Scimina shook her head, bemused. “Very well. I have no use for him at the moment anyhow; he’s weak today. Probably just right for you, though—” She paused then, glancing at the windows. Checking the position of the sun. “Of course you know to beware sunset.”
“Of course.” I smiled, drawing a momentary frown from her. “I have no wish to die earlier than necessary.”
Something like suspicion flickered in Scimina’s eyes for a moment, and I felt tension in the pit of my belly. But she finally shrugged.
“Go with her,” she said, and Nahadoth rose.
“For how long?” he asked, his voice neutral.
“Until she’s dead.” Scimina smiled and opened her arms in a magnanimous gesture. “Who am I to deny a last request? But while you’re at it, Naha, see to it that she does nothing too strenuous—nothing that would incapacitate her, at least. We need her fit, two mornings from now.”
The iron chain had been connected to a nearby wall. It fell away with Scimina’s words. Naha picked up the loose end, then stood watching me, his expression unreadable.
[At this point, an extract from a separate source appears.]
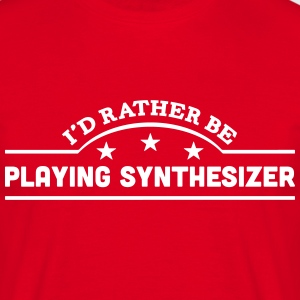 id rather be playing synthesizer banner  t-shirt - Men's T-Shirt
I inclined my head to Scimina. She ignored me, returning her attention to the tailors’ work with a snarl of irritation; one of them had pinned the hem badly. I left, not caring whether Nahadoth followed now or later.
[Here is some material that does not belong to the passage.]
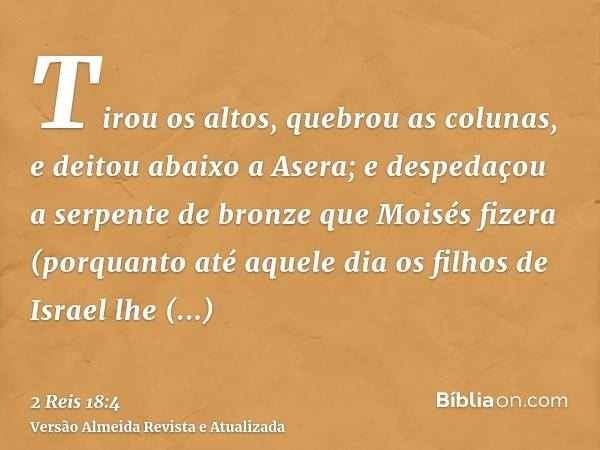 Tirou os altos, quebrou as colunas, e deitou abaixo a Asera; e despedaçou a serpente de bronze que Moisés fizera (porquanto até aquele dia os filhos de Israel l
What would I want, if I could be free?
Safety for Darr.
My mother’s death given meaning.
Change, for the world.
And for myself…
I understand now. I have chosen who will shape me.
“She’s right,” Naha said, when we stood together in my apartment. “I’m not much use at the moment.” He said it blandly, with no emotional inflection, but I guessed his bitterness.
“Fine,” I said. “I’m not interested anyhow.” I went to stand at the window.
Silence behind me for a long moment, and then he came over. “Something’s changed.” The light was wrong to see his reflection, but I could imagine his suspicious expression. “You’re different.”
“A lot has happened since you and I last met.”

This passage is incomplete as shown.